Lymphatic filariasis, a painful and disfiguring parasitic disease, is the primary cause of disability in the South Pacific. In an attempt to curb LF, mass drug administration (MDA) campaigns have been recommended and applied repetively in French Polynesia since 1949. These campaigns have resultedin the spectacular reduction in LF prevalence (Esterre et al. 2001; Ichimori, 2001) and the decline of the disease's most severe forms (hydrocoele and elephantiasis).
In 1999, the WHO-led Pacific Elimination of LF (PacELF) programme was launched involving 22 island countries and territories of the South Pacific to eliminate LF by 2010. This programme relies on the annual distribution of a combination of drugs diethylcarbamazine (DEC or Notezine®) and albendazole (ALB or Zentel®) for a period of at least five years.
While the strategy has met with success in certain areas of the Pacific, the goal of filariasis elimination is clearly not attained in French Polynesia after eight years of MDA treatment. Recent epidemiological studies conducted in the region reinforce the idea that MDA alone will not be enough to end the LF transmission cycle (Burkot et al., 2006), at least in some countries.
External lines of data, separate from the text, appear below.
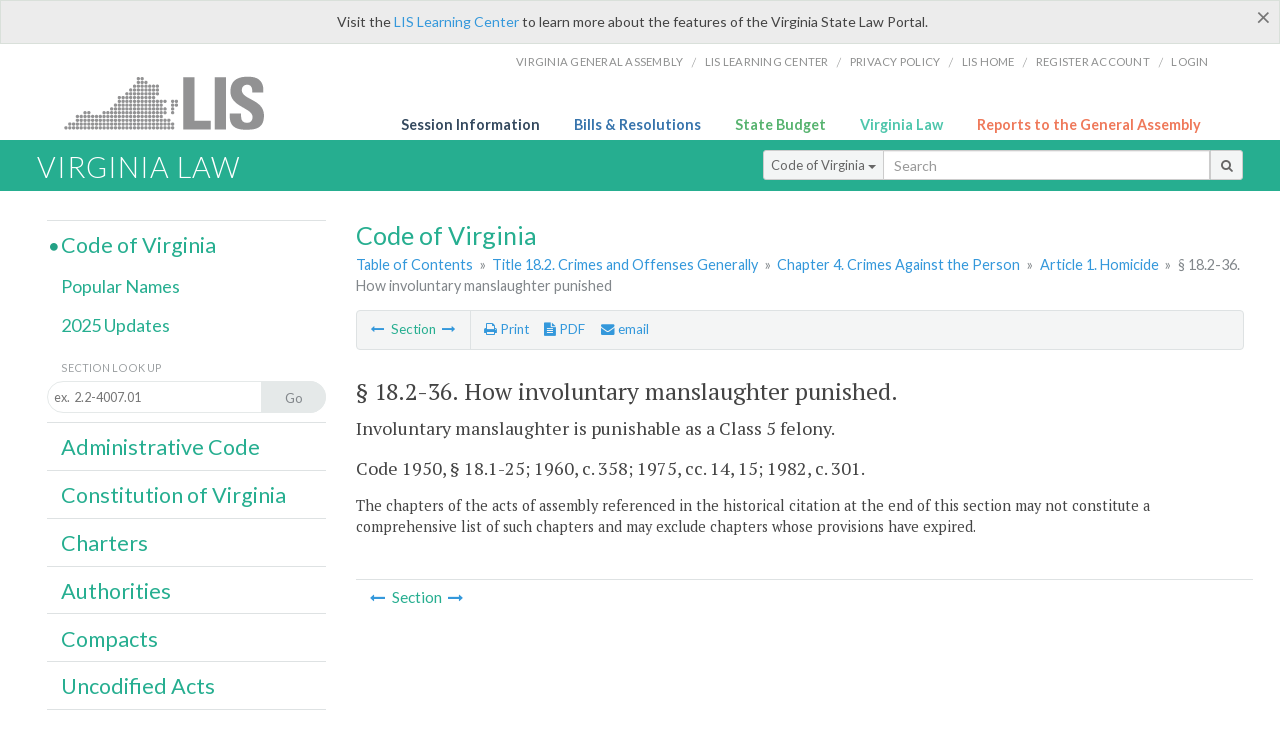

--- FILE ---
content_type: application/javascript
request_url: https://law.lis.virginia.gov/Scripts/CoVInit.js
body_size: 1312
content:
function InitTinyMce() {
    tinymce.init({
        selector: "section.editable",
        browser_spellcheck: true,
        inline: true,
        menubar: false,
        branding: false,
        save_enablewhendirty: true,
        theme: 'modern',
        convert_urls: false,
        forced_root_block: false,
        force_p_newlines: 'false',
        remove_linebreaks: false,
        force_br_newlines: true,
        remove_trailing_nbsp: false,
        verify_html: false,
        //force_br_newlines: false, //uncomment if we don't want tinymce to auto make P tags
        //force_p_newlines: false,
        //forced_root_block: '',
        save_onsavecallback: function () { SaveEdit(); },
        plugins: "save,paste,searchreplace,code,visualblocks,link,charmap,nonbreaking,advlist,pre,table,note,titleedit",
        toolbar1: "save cancel | undo redo | styleselect | subscript superscript | underline italic | cut copy paste | link unlink | searchreplace",
        toolbar2: "visualblocks charmap | bullist indent | pre | table | note | code | titleedit",
        nonbreaking_force_tab: false,
        table_default_border: 0,
        paste_as_text: true,
        paste_auto_cleanup_on_paste: true,
        paste_remove_styles: true,
        paste_remove_styles_if_webkit: true,
        paste_strip_class_attributes: true,
        table_cell_class_list: [
            { title: 'None', value: '' },
            { title: 'Hidden Field', value: 'hiddenTable' }
        ],
        formats: {
            TblHdn: { selector: 'td', classes: 'hidTable' },
            TblLft: { selector: 'td', classes: 'TblLft' },
            TblCtr: { selector: 'td', classes: 'TblCtr' },
            TblRt: { selector: 'td', classes: 'TblRt' },
            tblbi1: { selector: 'td', classes: 'tblbi1' },
            tblbi2: { selector: 'td', classes: 'tblbi2' }
        },
        setup: function (editor) {
            editor.on('init', function (e) {
                //    editor.focus();
                var val = $('#hidID').val();

                //var ed = tinymce.activeEditor.bodyElement.innerHTML;
                //ed = ed.replace(/hiddenTable/g, 'hidTable');
                //tinyMCE.activeEditor.setContent(ed);


                editor.execCommand('mceFocus', false, val);
                window.scrollTo(0, 0);
            });
            editor.on('change', function (e) {
                stopNavigate();
            });
            editor.on('blur', function (e) {
                var ed = tinymce.activeEditor.bodyElement.innerHTML;
                ed = ed.replace(/hidTable/g, 'hiddenTable');
                tinyMCE.activeEditor.setContent(ed);
            });
            editor.on('focus', function (e) {
                var ed = tinymce.activeEditor.bodyElement.innerHTML;
                ed = ed.replace(/hiddenTable/g, 'hidTable');
                tinyMCE.activeEditor.setContent(ed);
            });
            //editor.on('keydown', function (e) {
            //    var selection = window.getSelection();
            //    if (selection.rangeCount > 0)
            //        //alert(selection.getRangeAt(0).startContainer.parentNode.getAttribute('class'));
            //        $('.classTest').text(selection.getRangeAt(0).startContainer.parentNode.getAttribute('class'));
            //});
            //editor.on('keyup', function (e) {
            //    var selection = window.getSelection();
            //    if (selection.rangeCount > 0) {
            //        //alert(selection.getRangeAt(0).startContainer.parentNode.getAttribute('class'));
            //        $('.classTest').text(selection.getRangeAt(0).startContainer.parentNode.getAttribute('class'));
            //    }
            //});
        },
        style_formats: [
			{ title: "Hidden Table", format: "TblHdn" },
			{ title: "Left Justification", format: "TblLft" },
			{ title: "Center", format: "TblCtr" },
			{ title: "Right Justification", format: "TblRt" },
			{ title: "Tblbi1", format: "tblbi1" },
            { title: "Tblbi2", format: "tblbi2" },
			{
			    title: 'Font Sizes', items: [
                   { title: 'Tiny text', inline: 'span', styles: { fontSize: '.8em' } },
                   { title: 'Small text', inline: 'span', styles: { fontSize: '.9em' } },
                   { title: 'Normal text', inline: 'span', styles: { fontSize: '1em' } },
                   { title: 'Large text', inline: 'span', styles: { fontSize: '1.2em' } }
			    ]
			}
        ]
    });
    tinymce.EditorManager.init({});
};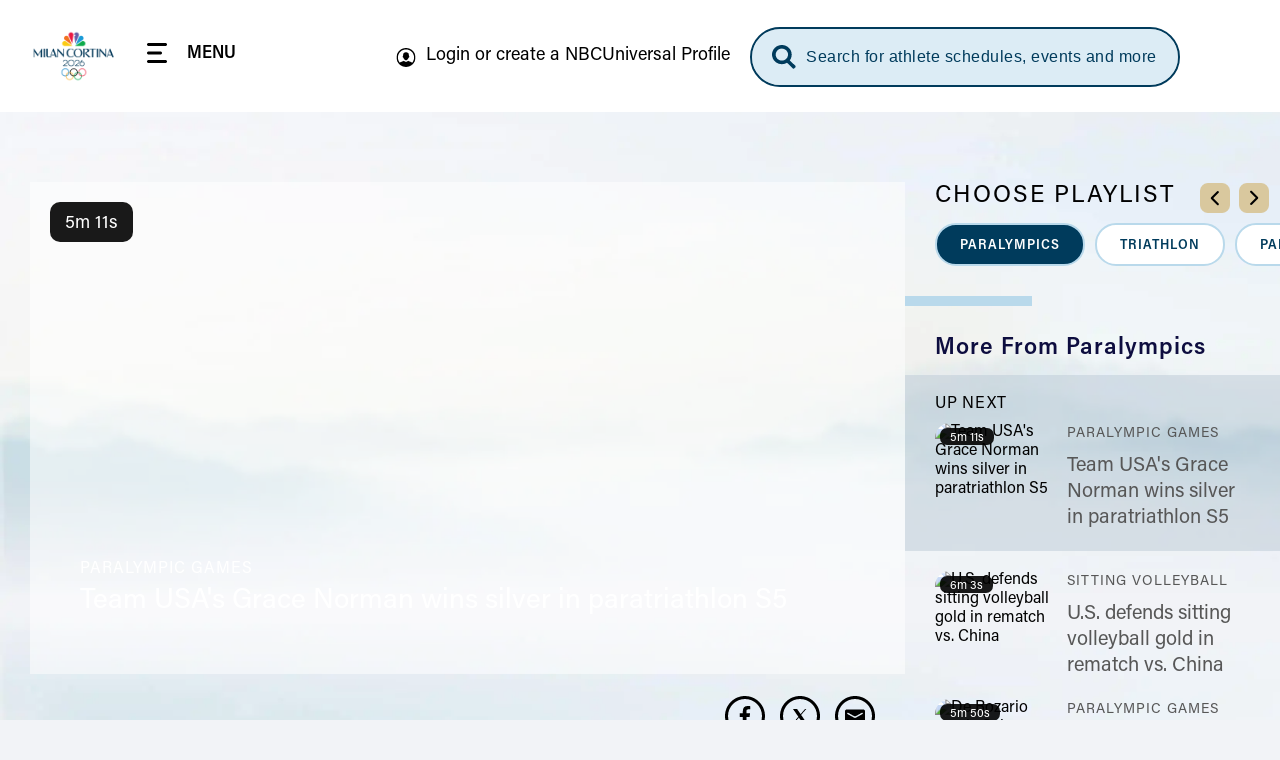

--- FILE ---
content_type: text/css
request_url: https://www.nbcolympics.com/themes/custom/rings/vue/dist/Sponsor.DcSiRJUv.css
body_size: -227
content:
img[data-v-cf32f41e]{max-width:100%;height:auto;display:block}


--- FILE ---
content_type: image/svg+xml
request_url: https://www.nbcolympics.com/themes/custom/rings/images/social/icon-tiktok.svg
body_size: 895
content:
<svg width="40" height="40" viewBox="0 0 40 40" fill="none" xmlns="http://www.w3.org/2000/svg">
<path d="M40 20C40 31.0457 31.0457 40 20 40C8.9543 40 0 31.0457 0 20C0 8.9543 8.9543 0 20 0C31.0457 0 40 8.9543 40 20Z" fill="black"/>
<g clip-path="url(#clip0_9559_21635)">
<path d="M24.8142 17.1537C26.2727 18.1957 28.0593 18.8088 29.989 18.8088V15.0974C29.6238 15.0975 29.2596 15.0595 28.9023 14.9838V17.9052C26.9727 17.9052 25.1863 17.2921 23.7275 16.2502V23.824C23.7275 27.6129 20.6544 30.6841 16.8639 30.6841C15.4496 30.6841 14.135 30.2567 13.043 29.5238C14.2893 30.7975 16.0275 31.5877 17.9504 31.5877C21.7412 31.5877 24.8144 28.5164 24.8144 24.7274V17.1537H24.8142ZM26.1548 13.4094C25.4095 12.5955 24.9201 11.5437 24.8142 10.3809V9.90356H23.7844C24.0436 11.3815 24.9278 12.6441 26.1548 13.4094ZM15.4405 26.6164C15.0241 26.0706 14.799 25.403 14.8 24.7166C14.8 22.9837 16.2056 21.5787 17.9397 21.5787C18.2629 21.5786 18.5841 21.6281 18.8921 21.7257V17.9314C18.5322 17.8821 18.1689 17.8612 17.8058 17.8688V20.8222C17.4976 20.7245 17.1762 20.6749 16.853 20.6752C15.1189 20.6752 13.7134 22.0801 13.7134 23.8132C13.7134 25.0386 14.4159 26.0995 15.4405 26.6164Z" fill="#FF004F"/>
<path d="M23.7266 16.2501C25.1855 17.292 26.9719 17.9051 28.9014 17.9051V14.9837C27.8244 14.7544 26.8709 14.1919 26.154 13.4094C24.9269 12.644 24.0428 11.3814 23.7835 9.90356H21.0784V24.7273C21.0723 26.4554 19.6691 27.8547 17.9387 27.8547C16.919 27.8547 16.0131 27.3689 15.4394 26.6164C14.4149 26.0995 13.7124 25.0385 13.7124 23.8133C13.7124 22.0803 15.1179 20.6753 16.852 20.6753C17.1842 20.6753 17.5045 20.727 17.8049 20.8222V17.8689C14.0809 17.9458 11.0859 20.9871 11.0859 24.7274C11.0859 26.5945 11.8318 28.2871 13.0422 29.5239C14.1342 30.2567 15.4488 30.6842 16.8631 30.6842C20.6538 30.6842 23.7267 27.6128 23.7267 23.824V16.2501H23.7266Z" fill="white"/>
<path d="M28.9022 14.9836V14.1937C27.9309 14.1952 26.9788 13.9233 26.1547 13.4092C26.8842 14.2074 27.8447 14.7578 28.9022 14.9836ZM23.7843 9.90349C23.7595 9.76225 23.7405 9.62008 23.7274 9.47736V9H19.9923V23.8239C19.9864 25.5518 18.5833 26.9511 16.8527 26.9511C16.3447 26.9511 15.865 26.8305 15.4402 26.6164C16.0139 27.3688 16.9198 27.8546 17.9395 27.8546C19.6697 27.8546 21.0731 26.4554 21.0791 24.7273V9.90349H23.7843ZM17.8057 17.8688V17.0279C17.4936 16.9853 17.179 16.9639 16.864 16.964C13.073 16.964 10 20.0353 10 23.8239C10 26.1991 11.2078 28.2923 13.043 29.5236C11.8326 28.287 11.0867 26.5943 11.0867 24.7272C11.0867 20.987 14.0816 17.9457 17.8057 17.8688Z" fill="#00F2EA"/>
</g>
<defs>
<clipPath id="clip0_9559_21635">
<rect width="20" height="22.6357" fill="white" transform="translate(10 9)"/>
</clipPath>
</defs>
</svg>
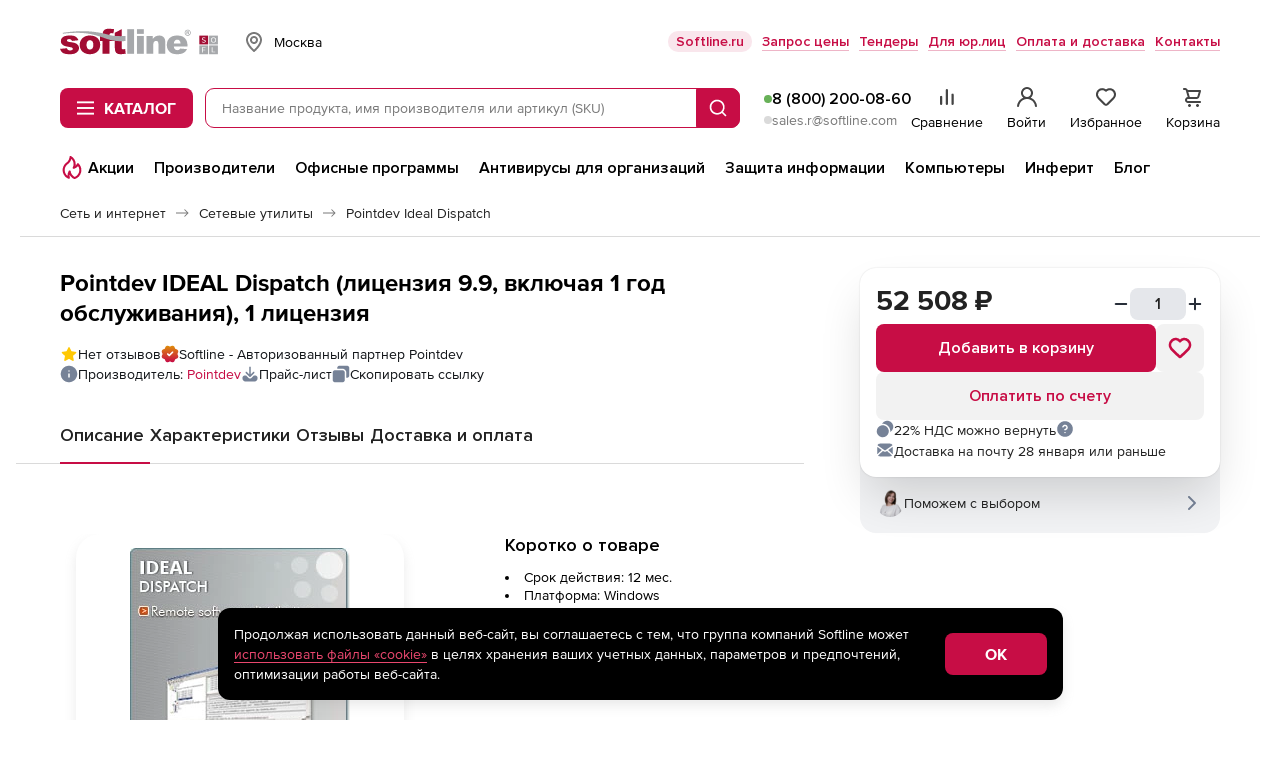

--- FILE ---
content_type: image/svg+xml
request_url: https://store.softline.ru/images/bg/check.svg
body_size: 1201
content:
<svg width="10" height="8" viewBox="0 0 10 8" fill="none" xmlns="http://www.w3.org/2000/svg">
<path d="M9.47335 0.806574C9.41138 0.744088 9.33765 0.694492 9.25641 0.660646C9.17517 0.6268 9.08803 0.609375 9.00002 0.609375C8.91201 0.609375 8.82488 0.6268 8.74364 0.660646C8.6624 0.694492 8.58866 0.744088 8.52669 0.806574L3.56002 5.77991L1.47336 3.68657C1.40901 3.62441 1.33305 3.57554 1.24981 3.54274C1.16657 3.50993 1.07769 3.49385 0.988237 3.49539C0.898784 3.49694 0.810511 3.51609 0.728458 3.55176C0.646406 3.58742 0.572181 3.63889 0.510022 3.70324C0.447863 3.76759 0.398987 3.84355 0.366185 3.92679C0.333382 4.01002 0.317295 4.09891 0.318843 4.18836C0.32039 4.27781 0.339542 4.36609 0.375205 4.44814C0.410867 4.53019 0.462341 4.60441 0.526689 4.66657L3.08669 7.22657C3.14866 7.28906 3.2224 7.33866 3.30364 7.3725C3.38488 7.40635 3.47201 7.42377 3.56002 7.42377C3.64803 7.42377 3.73517 7.40635 3.81641 7.3725C3.89765 7.33866 3.97138 7.28906 4.03336 7.22657L9.47335 1.78657C9.54102 1.72415 9.59503 1.64838 9.63197 1.56404C9.66891 1.47971 9.68798 1.38864 9.68798 1.29657C9.68798 1.20451 9.66891 1.11344 9.63197 1.0291C9.59503 0.94477 9.54102 0.869002 9.47335 0.806574V0.806574Z" fill="white"/>
</svg>
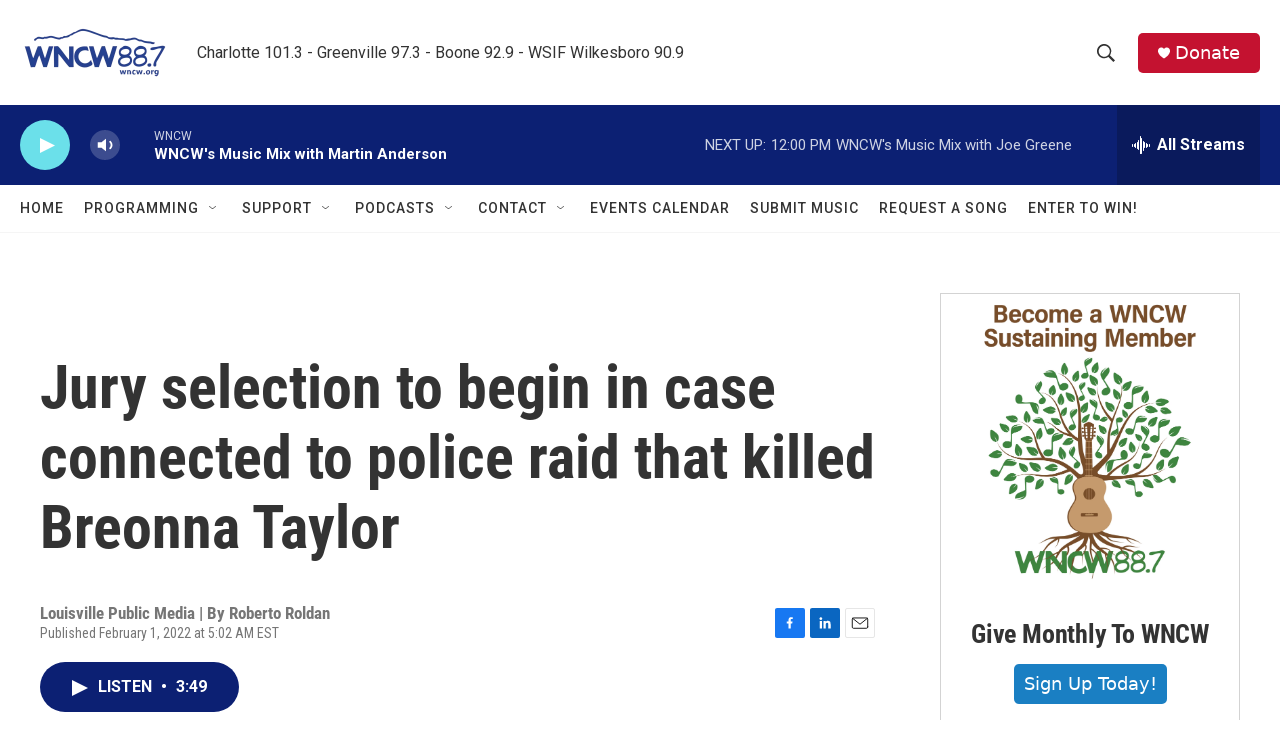

--- FILE ---
content_type: text/html; charset=utf-8
request_url: https://www.google.com/recaptcha/api2/aframe
body_size: 266
content:
<!DOCTYPE HTML><html><head><meta http-equiv="content-type" content="text/html; charset=UTF-8"></head><body><script nonce="ppbJF1otAF3Es5fGS9eZlA">/** Anti-fraud and anti-abuse applications only. See google.com/recaptcha */ try{var clients={'sodar':'https://pagead2.googlesyndication.com/pagead/sodar?'};window.addEventListener("message",function(a){try{if(a.source===window.parent){var b=JSON.parse(a.data);var c=clients[b['id']];if(c){var d=document.createElement('img');d.src=c+b['params']+'&rc='+(localStorage.getItem("rc::a")?sessionStorage.getItem("rc::b"):"");window.document.body.appendChild(d);sessionStorage.setItem("rc::e",parseInt(sessionStorage.getItem("rc::e")||0)+1);localStorage.setItem("rc::h",'1768920497256');}}}catch(b){}});window.parent.postMessage("_grecaptcha_ready", "*");}catch(b){}</script></body></html>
Supplemental control strategies are thus needed to ensure the success of the global LF elimination campaign. Several feasibility studies for the field assessment of genetic control strategies are under way at Institut Louis Malardé to reach either the elimination or the replacement of naturally isolated populations of Ae. polynesiensis.
The testing of symbiont-based control strategies relies on the sustained release of incompatible males in the field. While the initial release size remains fairly small (30.000 sterilized males/week), the technology will be applied gradually to greater areas and will require the production of a much greater number of incompatible males. Adequate mass-production systems (CRP output 3) will thus be needed to meet this goal.
Here we are reporting on the testing in a tropical setting of a novel, IAEA-designed adult housing device for the mass rearing of Aedes mosquitoes. The prototype evaluation focused on specific, measurable, behavioral and life-table outcomes in addition to ease of operation.